Basic survival in Linux (or rather in Bash)
- Name and describe at least two options for each of the following
commands in bash: ls, sort, cut, iconv, grep (1 point).
- Give examples of what the .bashrc file can be used for (1 point).
- Explain how command line pipelining works (1 point).
- Create a bash script that counts the total number of words in all *txt files in all subdirectories of the current directory (2 points).
- You created a new file called
doit.sh
and wrote some Bash commands into it,
e.g.:
echo "ls -t | head -n 5 | cat -n" > doit.sh
How do you run it now? (1 point)
- What do you think the following command does?
ls -t | head -n 5 | cat -n
How would you check what it really does (without running it)? (1 point)
Character encoding
- Explain the notions "character set" and "character encoding" (1 point).
- Explain the main properties of ASCII (1 point).
- What 8-bit encoding do you know for Czech or other European languages (or your native language)? Name at least three. How do they differ from ASCII? (1 point)
- What is Unicode and what Unicode encodings do you know? (1 point)
- Explain the relation between UTF-8 and ASCII. (1 point)
- How can you detect the encoding of a file? (1 point)
- You have three files containing identical Czech text. One of them is encoded
using the ISO charset, one of them uses UTF-8, and one uses UTF-16. How can
you tell which is which? (1 point)
- How would you proceed if you are supposed to read a file encoded in ISO-8859-1, add a line number to each line and store it in UTF8? (a source code snippet in your favourite programming language is expected here) (2 points)

.....

* _Study questions_:
1 – Repeat the Bash and character encoding exam questions word for word, from "Basic survival in" to "directory (2 points).".
2 – In the Bash and character encoding exam questions, how many points is the bash script that counts words in all *txt files worth?
3 – Take the Bash and character encoding exam questions further, adding on after the final question about the ISO-8859-1 file.
The data further down comes from a separate source.

* _Records supplied_:
.....

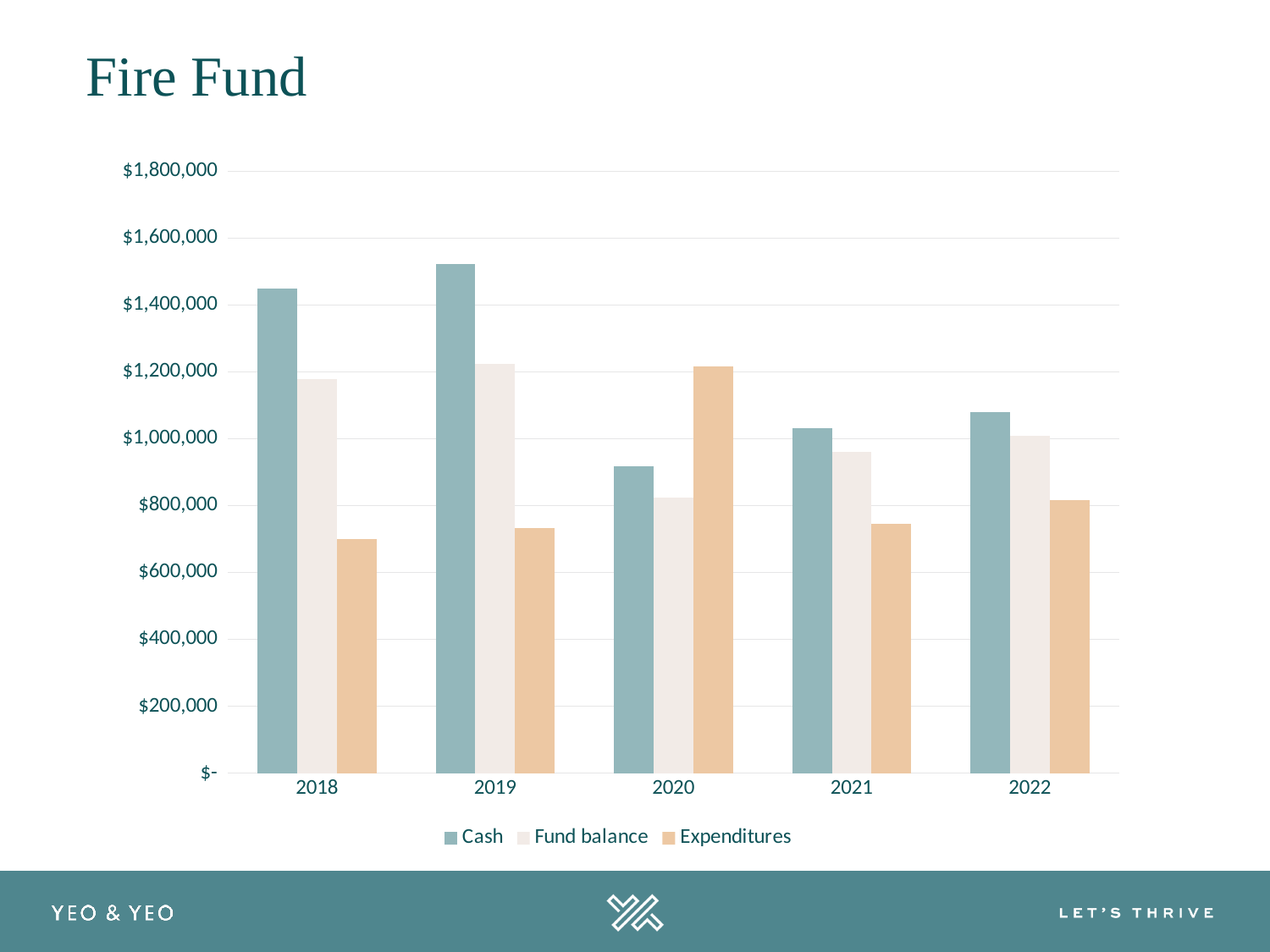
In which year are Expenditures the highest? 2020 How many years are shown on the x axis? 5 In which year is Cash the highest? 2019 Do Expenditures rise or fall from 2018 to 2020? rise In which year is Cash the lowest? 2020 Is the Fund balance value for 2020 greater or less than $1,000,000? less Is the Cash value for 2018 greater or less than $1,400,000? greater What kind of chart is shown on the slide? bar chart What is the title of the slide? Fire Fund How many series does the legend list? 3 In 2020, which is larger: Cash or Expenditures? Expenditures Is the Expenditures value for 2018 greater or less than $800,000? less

.....

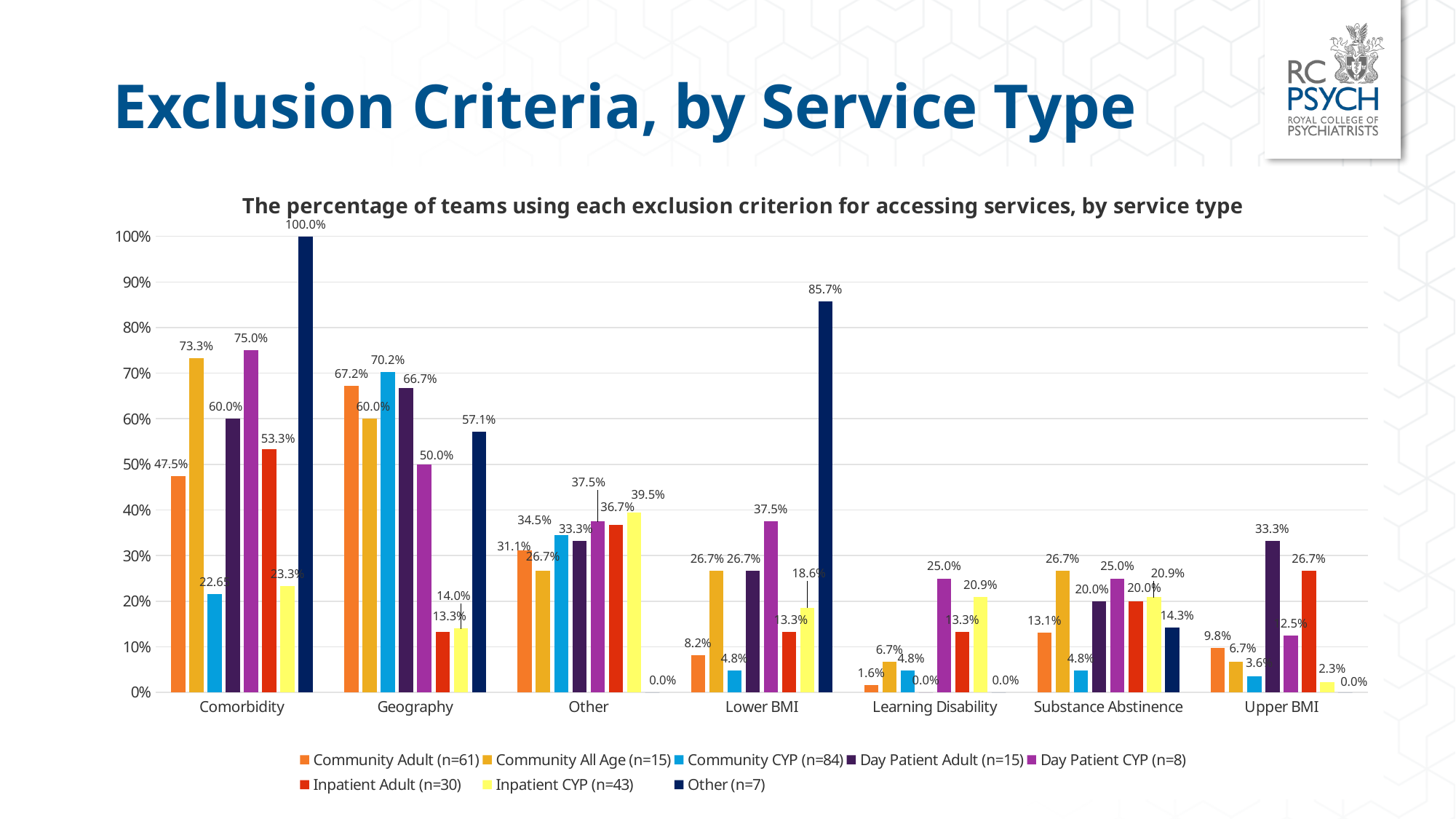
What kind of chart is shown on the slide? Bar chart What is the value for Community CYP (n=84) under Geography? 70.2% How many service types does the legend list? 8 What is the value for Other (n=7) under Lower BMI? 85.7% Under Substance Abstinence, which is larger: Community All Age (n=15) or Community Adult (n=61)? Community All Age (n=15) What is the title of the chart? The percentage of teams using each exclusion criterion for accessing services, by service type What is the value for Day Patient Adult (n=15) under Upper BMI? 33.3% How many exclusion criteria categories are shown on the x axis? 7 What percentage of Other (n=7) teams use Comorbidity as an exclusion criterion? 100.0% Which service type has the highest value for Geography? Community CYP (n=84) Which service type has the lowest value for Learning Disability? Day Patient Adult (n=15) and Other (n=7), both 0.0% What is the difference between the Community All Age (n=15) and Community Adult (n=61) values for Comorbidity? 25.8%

.....

* _Solved problems_:
1 –
Basic survival in Linux (or rather in Bash)
- Name and describe at least two options for each of the following
commands in bash: ls, sort, cut, iconv, grep (1 point).
- Give examples of what the .bashrc file can be used for (1 point).
- Explain how command line pipelining works (1 point).
- Create a bash script that counts the total number of words in all *txt files in all subdirectories of the current directory (2 points).

2 – It is worth 2 points.

3 –
- Name three Unicode encodings (1 point).
- Explain the size difference between a file containing a text
in Czech (or in your native language) stored in an 8-bit encoding
and the same file stored in UTF-8. (1 point)
- How do you convert a file from one encoding to another, for instance from a non-UTF-8 encoding to UTF-8? (1 point)
- Write a Python script that reads a text content from STDIN encoded in ISO-8859-2 and prints it to STDOUT in utf8. (2 points)
- Explain what BOM is (in the context of file encoding). (1 point)
Text-processing in Bash
- Using the Bash command line, get all lines from a file that contain one or two digits, followed by a dot or a space. (1 point)
- Using the Bash command line, remove all punctuation from a given file. (1 point)
- Using the Bash command line, split text from a given file into words, so that there is one word on each line. (1 point)
- Using the Bash command line, download a webpage from a given URL and print the frequency list of opening HTML tags contained in the page. (2 points)
- Using the Bash command line, print out the first 5 lines of each file (in the current directory) whose name starts with "abc". (2 points)
- Using the Bash command line, find the most frequent word in a text file. (2 points)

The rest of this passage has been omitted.